Currently, the construction of earthen dams and levees relies on natural geomaterials, such as soil and rocks. However, these materials have exhibited long-term performance issues due to deterioration and erosion. Failures of these dams and levees can lead to fatalities and significant capital losses. Unfortunately, there are currently no alternative materials to construct or rehabilitate these structures.

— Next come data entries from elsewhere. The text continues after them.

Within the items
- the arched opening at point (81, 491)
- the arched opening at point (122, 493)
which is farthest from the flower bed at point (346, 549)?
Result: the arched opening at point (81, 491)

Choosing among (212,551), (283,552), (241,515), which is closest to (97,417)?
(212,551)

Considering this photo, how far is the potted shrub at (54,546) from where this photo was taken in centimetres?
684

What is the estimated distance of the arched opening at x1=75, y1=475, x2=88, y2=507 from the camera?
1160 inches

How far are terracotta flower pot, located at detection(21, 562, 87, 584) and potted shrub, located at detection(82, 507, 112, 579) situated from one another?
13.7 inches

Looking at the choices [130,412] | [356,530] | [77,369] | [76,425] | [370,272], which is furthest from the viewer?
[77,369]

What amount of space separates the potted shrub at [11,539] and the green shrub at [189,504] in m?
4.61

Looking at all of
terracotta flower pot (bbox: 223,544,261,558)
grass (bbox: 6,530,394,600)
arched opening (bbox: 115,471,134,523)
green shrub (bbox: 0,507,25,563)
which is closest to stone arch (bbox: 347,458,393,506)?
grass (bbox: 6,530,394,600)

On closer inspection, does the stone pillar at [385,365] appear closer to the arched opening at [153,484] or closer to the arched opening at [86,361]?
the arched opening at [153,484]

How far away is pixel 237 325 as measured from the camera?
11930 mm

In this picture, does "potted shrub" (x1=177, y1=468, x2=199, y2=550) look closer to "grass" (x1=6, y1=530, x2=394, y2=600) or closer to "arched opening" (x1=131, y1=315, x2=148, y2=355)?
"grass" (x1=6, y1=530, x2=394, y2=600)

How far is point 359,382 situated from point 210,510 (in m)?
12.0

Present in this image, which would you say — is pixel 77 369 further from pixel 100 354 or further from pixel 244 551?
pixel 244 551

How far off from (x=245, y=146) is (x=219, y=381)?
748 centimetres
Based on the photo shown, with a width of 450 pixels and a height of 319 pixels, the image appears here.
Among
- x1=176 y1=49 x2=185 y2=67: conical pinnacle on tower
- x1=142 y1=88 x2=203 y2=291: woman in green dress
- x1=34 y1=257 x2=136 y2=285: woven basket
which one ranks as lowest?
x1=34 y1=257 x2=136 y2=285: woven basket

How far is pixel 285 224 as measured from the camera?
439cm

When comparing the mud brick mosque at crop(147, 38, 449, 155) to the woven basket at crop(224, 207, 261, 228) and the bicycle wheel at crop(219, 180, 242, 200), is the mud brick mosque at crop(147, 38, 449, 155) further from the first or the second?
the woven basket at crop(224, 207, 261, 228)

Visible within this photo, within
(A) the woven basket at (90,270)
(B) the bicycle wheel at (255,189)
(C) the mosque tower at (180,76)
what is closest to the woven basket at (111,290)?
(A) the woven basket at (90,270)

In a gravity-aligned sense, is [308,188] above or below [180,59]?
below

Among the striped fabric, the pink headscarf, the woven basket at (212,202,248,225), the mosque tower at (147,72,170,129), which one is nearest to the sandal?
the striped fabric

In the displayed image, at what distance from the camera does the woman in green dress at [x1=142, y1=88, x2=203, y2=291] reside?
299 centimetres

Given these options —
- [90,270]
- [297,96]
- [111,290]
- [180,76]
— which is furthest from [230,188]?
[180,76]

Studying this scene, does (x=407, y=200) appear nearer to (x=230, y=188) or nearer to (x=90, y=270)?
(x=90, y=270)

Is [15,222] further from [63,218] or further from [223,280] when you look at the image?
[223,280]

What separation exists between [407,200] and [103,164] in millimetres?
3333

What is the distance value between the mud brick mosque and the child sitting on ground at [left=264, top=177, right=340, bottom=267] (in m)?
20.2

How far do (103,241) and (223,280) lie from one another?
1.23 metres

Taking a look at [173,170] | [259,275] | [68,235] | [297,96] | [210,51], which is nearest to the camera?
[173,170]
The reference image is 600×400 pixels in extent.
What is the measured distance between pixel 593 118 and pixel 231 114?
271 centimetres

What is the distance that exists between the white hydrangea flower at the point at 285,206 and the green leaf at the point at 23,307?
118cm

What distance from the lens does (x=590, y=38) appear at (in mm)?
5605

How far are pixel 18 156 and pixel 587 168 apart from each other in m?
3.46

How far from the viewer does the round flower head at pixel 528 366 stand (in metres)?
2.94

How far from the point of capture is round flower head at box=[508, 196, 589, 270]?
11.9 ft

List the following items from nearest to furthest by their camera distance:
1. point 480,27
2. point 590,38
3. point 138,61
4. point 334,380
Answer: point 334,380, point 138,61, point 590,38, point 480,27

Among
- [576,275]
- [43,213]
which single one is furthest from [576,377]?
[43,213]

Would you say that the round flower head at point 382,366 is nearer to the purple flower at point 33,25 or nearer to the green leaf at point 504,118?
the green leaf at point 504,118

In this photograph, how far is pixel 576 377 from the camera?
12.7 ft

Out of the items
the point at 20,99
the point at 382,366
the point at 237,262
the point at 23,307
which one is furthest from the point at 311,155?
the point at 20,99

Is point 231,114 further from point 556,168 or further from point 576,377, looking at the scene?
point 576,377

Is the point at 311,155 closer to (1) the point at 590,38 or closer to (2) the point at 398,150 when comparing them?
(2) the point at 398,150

“There is an urgent need to develop and validate the performance of new innovative materials that can increase the resiliency of these structures,” said Abdelaziz.
By assessing the potential benefits of biopolymer materials, he hopes to further understand the basics of soil surface and internal erosion to find out if using biopolymers can mitigate soil erosion and minimize failures that can lead injuries and financial losses.
In the laboratory, Abdelaziz will use advanced numerical models to examine how various biopolymers interact with different soil types. From there, he can design procedures for biopolymer-treated soils that the Army Corps of Engineers can use to rehabilitate a sample set of earth dams, levees, and embankments. These structures will be monitored for several years, allowing the team to update as needed the experimentally driven design procedures.
“Our main goals are to develop ways to maximize the Army’s performance of supporting infrastructure,” said Abdelaziz. “This, in turn, can help maximize the performance of the U.S. Army.”